▶ _Texto do documento_

^^^^^^^^^^^^^^^^

Numa indústria que emprega 90 mil pessoas, são 13 500 a 18 mil que faltam diariamente, garante César Araújo, que fala em "facilitismo na obtenção de baixas médicas" e reclama uma "verificação mais apertada" das mesmas. "Portugal não tem falta de trabalhadores, temos falta é dos nossos trabalhadores, que estão em casa, e isso é uma vergonha. Não podemos ter 20% da população doente, ou então temos um problema grave de saúde pública", sublinha.
No calçado, os níveis de absentismo situam-se na mesma ordem de grandeza, muito impulsionados "pelos casos de covid e situações relacionadas", diz o diretor de comunicação da APICCAPS, a associação do setor, lembrando que, ao contrário do que possa parecer, "a pandemia não está ainda controlada". E a situação preocupa. "Os negócios estão a correr bem, a indústria tem uma carteira de encomendas significativa para os próximos meses, mas a verdade é que há diversos imponderáveis que de todo não controlamos", refere Paulo Gonçalves, que aponta, além do absentismo, os efeitos da guerra, designadamente ao nível do aumento do custos das matérias-primas e do disparar da inflação.
A verdade é que a recuperação do calçado tem sido mais rápida do que o previsto, já que a APICCAPS estimava que tal só viesse a acontecer integralmente em 2023. Mas os números de janeiro a maio superam já não só os valores de 2019, ou seja, do período pré-pandemia, estando já acima do período homólogo de 2017, o melhor ano de sempre das exportações nacionais de calçado.
Segundo os dados do Instituto Nacional de Estatística, nos primeiros cinco meses do ano, Portugal vendeu ao exterior 33,577 milhões de pares de sapatos no valor de 792,4 milhões de euros, o que representa um crescimento de 23,4% em quantidade e de 30,33% em valor. Comparativamente a 2019 o crescimento é de 13,7% e, face a 2017, é de 4,2%.

^^^^^^^^^^^^^^^^

Entradas de dados armazenados:

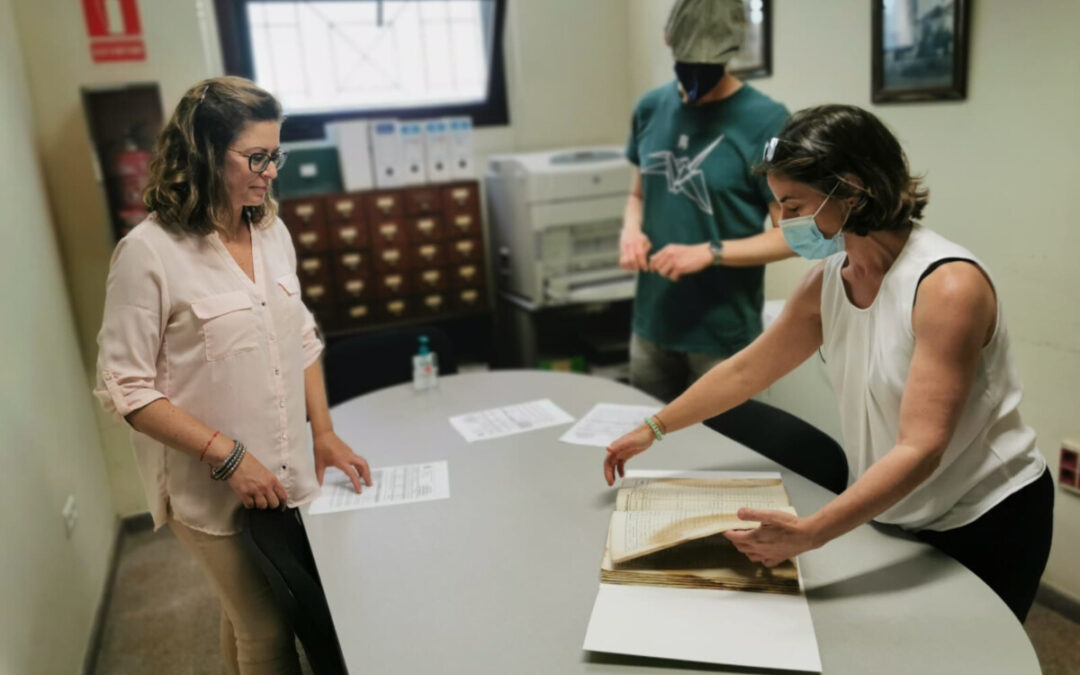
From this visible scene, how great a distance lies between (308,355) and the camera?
5.51ft

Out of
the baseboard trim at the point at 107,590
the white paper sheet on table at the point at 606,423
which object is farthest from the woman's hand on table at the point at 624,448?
the baseboard trim at the point at 107,590

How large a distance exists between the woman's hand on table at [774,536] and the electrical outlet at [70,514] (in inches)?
77.7

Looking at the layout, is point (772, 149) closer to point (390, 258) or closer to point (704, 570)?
point (704, 570)

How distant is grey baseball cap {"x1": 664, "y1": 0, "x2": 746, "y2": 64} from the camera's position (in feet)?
6.59

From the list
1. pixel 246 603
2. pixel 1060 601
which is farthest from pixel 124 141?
pixel 1060 601

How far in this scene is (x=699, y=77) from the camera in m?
2.05

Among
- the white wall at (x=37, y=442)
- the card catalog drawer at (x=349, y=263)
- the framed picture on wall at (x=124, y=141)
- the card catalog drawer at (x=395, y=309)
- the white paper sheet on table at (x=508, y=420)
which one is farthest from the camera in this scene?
the card catalog drawer at (x=395, y=309)

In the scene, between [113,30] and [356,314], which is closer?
[113,30]

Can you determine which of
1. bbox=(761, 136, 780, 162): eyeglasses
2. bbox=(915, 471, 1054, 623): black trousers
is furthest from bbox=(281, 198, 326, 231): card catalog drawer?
bbox=(915, 471, 1054, 623): black trousers

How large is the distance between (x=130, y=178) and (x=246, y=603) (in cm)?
190

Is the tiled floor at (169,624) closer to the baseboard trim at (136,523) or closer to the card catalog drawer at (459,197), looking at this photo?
the baseboard trim at (136,523)

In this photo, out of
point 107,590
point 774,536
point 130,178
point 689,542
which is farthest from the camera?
point 130,178

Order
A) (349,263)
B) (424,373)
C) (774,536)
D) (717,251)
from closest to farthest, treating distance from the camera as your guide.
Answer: (774,536), (717,251), (424,373), (349,263)

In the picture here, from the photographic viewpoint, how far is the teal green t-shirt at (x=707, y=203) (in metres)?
2.05
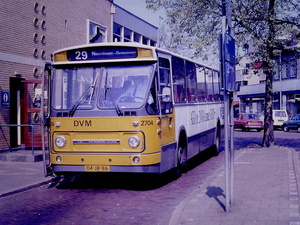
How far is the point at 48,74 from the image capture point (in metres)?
9.70

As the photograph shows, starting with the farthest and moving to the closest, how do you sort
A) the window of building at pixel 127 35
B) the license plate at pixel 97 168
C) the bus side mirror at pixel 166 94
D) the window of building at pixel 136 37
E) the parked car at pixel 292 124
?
1. the parked car at pixel 292 124
2. the window of building at pixel 136 37
3. the window of building at pixel 127 35
4. the bus side mirror at pixel 166 94
5. the license plate at pixel 97 168

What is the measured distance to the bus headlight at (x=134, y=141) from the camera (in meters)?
8.84

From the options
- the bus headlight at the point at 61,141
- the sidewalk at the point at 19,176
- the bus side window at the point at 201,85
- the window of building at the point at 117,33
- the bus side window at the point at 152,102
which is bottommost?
the sidewalk at the point at 19,176

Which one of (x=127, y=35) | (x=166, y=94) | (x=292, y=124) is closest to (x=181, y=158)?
(x=166, y=94)

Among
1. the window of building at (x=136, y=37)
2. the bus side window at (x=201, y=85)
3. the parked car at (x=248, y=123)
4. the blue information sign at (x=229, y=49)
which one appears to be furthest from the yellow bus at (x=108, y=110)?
the parked car at (x=248, y=123)

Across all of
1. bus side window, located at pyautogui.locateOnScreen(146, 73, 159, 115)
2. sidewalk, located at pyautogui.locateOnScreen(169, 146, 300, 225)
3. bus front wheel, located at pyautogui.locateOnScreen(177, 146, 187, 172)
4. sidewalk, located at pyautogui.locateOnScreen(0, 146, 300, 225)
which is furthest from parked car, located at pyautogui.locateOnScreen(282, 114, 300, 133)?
bus side window, located at pyautogui.locateOnScreen(146, 73, 159, 115)

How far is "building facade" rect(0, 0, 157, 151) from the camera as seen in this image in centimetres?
1634

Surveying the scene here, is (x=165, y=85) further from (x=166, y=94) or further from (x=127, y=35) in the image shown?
(x=127, y=35)

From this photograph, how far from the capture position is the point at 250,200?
770 centimetres

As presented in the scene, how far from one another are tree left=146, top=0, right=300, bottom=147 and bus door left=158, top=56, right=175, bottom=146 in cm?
700

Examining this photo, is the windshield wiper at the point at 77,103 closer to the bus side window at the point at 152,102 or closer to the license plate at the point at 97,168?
the license plate at the point at 97,168

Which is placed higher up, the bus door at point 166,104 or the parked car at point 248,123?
the bus door at point 166,104

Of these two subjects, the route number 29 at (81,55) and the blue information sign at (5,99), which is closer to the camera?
the route number 29 at (81,55)

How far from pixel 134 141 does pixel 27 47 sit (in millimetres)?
10670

^^^^^^^^^^^^^^^^

▶ _Questões de estudo_
• A. Indique todas as percentagens que aparecem no texto sobre o absentismo e o calçado.
• B. Prossiga o texto sobre o absentismo e o calçado a partir da última frase apresentada.
Os itens não têm qualquer relação com o texto sobre o absentismo e o calçado.

▶ _Respostas numeradas_
• A. 20%, 23,4%, 30,33%, 13,7% e 4,2%.

• B.
O preço médio de exportação está, neste ano, a crescer 5,8% para 23,6 euros por par, mas este é um valor que a APICCAPS considera insuficiente para cobrir os aumentos dos custos de produção, constituindo, por isso, motivo de preocupação. "A nossa expectativa era que o preço médio estivesse a subir 12% a 15% e, por isso, pedimos aos empresários que tenham muita atenção às flutuações das matérias-primas e à negociação com os clientes internacionais. Este é um momento perigoso, tememos que se deixem iludir pela grande quantidade de trabalho e que possam estar a perder rentabilidade", frisa.
Por outro lado, a APICCAPS contraria a teoria de que o crescimento advém da deslocalização de encomendas da Ásia para a Europa, assegurando: "Não estamos a substituir ninguém, há sim é um boom de consumo". A prová-lo, diz Paulo Gonçalves, está o facto de as exportações chinesas - país responsável por mais de 50% da produção mundial de calçado - estarem a crescer quase 30%.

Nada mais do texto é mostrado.